July 4, 2016

A Former NYMEX Trader Explains "The Mechanics Of Silver Manipulation"

The Mechanics of Silver Manipulation

JPMorgan Chase on Wednesday won the dismissal of three private antitrust lawsuits, including from hedge fund manager Daniel Shak, accusing the largest U.S. bank of rigging a market for silver futures contracts traded on COMEX. The lawsuits accused JPMorgan of having in late 2010 and early 2011 placed artificial bids (i.e., spoofing) onto the trading floor, harassed employees at metals market COMEX to obtain prices it wanted (i.e., intimidation) and made misrepresentations to a committee that set settlement prices. (i.e., manipulating settlements).

What follows is how JPM manipulated the silver markets by selling the Silver contango during illiquid hours, then used their deep pockets to push settlements, then waited until margin calls made the large locals puke their positions. JPM in effect stretched the relationship between forward rates and futures spreads until they made no sense anymore. Not unlike a company trading at 50x earnings. It cannot last long. But it only has to last long enough until the guy with the position opposite you has to liquidate. That guy does not have access to cheap money, political influence or the most physical silver in the world in a single vault at his disposal to create a squeeze.

From Reuters:

U.S. District Judge Paul Engelmayer in Manhattan, however, said the plaintiffs, who also included traders Mark Grumet and Thomas Wacker, did not show that JPMorgan made "uneconomic" bids, or intended to rig the market at counterparties' expense. He also questioned the plaintiffs' use of Silver Indicative Forward Mid Rates ("SIFO") as a benchmark for determining proper levels for the spreads in their lawsuits.

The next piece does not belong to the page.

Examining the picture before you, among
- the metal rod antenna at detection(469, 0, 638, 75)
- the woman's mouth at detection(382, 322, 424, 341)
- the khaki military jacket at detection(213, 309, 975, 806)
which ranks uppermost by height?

Analysis: The demand was fabricated

The market was only partially backwardated. Spot was below the next 6 expirations. Translation: there was no massive demand for immediate delivery. There was only demand in months where the last remaining MEN who took risk trading their own money had positions. JPM's own book was likely short and had to get liquidity to cover their positions. We knew Shak from our floor days, and were trading spreads off-floor when this happened. They should not have lost this case. Comex traders do not trade physical spot. Spot was under the backwardation. Smoking gun? No, but damning circumstantial evidence in the least.